Cameron Oglesby
Activist and Communicator
Cameron is an environmental justice organizer, oral historian, award-winning journalist, and developing author who is dedicated to re-centering the voices, narratives, and knowledge of historically disinvested communities in conservation, environmental policy, storytelling, and corporate decision-making.
A double alum of Duke University (‘21 & ‘23), Cameron, in partnership with prominent leaders and movement icons, has spent her six years in North Carolina working with university and community leaders to establish climate education initiatives, leverage institutional power, and report on the intersection of environmental racism, infrastructure and policy, and land and agriculture.

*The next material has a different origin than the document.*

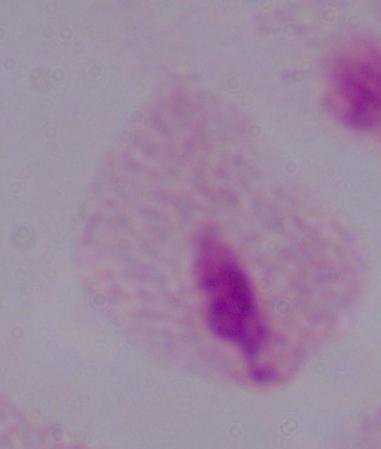

magnification = 1000x
identification = trichomonad
modality = photomicrograph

Her journalism has appeared in The Nation, The Assembly NC, Atmos Magazine, Grist, Southerly, Yale Climate Connections, and Earth in Color. She is an Advisory Board Member for the Rural Beacon Initiative, a member of the Warren County Environmental Action Team's Strategic Planning Committee, and is the project lead for The Environmental Justice Oral History Project: A storytelling hub and repository combining a diverse set of storytelling modalities to provide a comprehensive view of environmental justice in the U.S. South. In collaboration with movement elders, Cameron is currently writing her first book: a primer on the layered history of environmental racism and the under-covered history of Black land ownership, health disparities, and nature access from the antebellum to today.
She is a National Geographic Young Explorer, 2024 Aspen Institute Future Leader Climate Fellow, Covering Climate Now’s 2023 Student Journalist of the Year Awardee, a 2023 NAAEE Environmental Education 30 Under 30 Leader, and a 2022 Yale/Op-Ed Project Public Voices Fellow on the Climate Crisis.
Cameron’s work is inspired by her own connection to ancestral farmland in Maryland that’s been in her family for almost 100 years.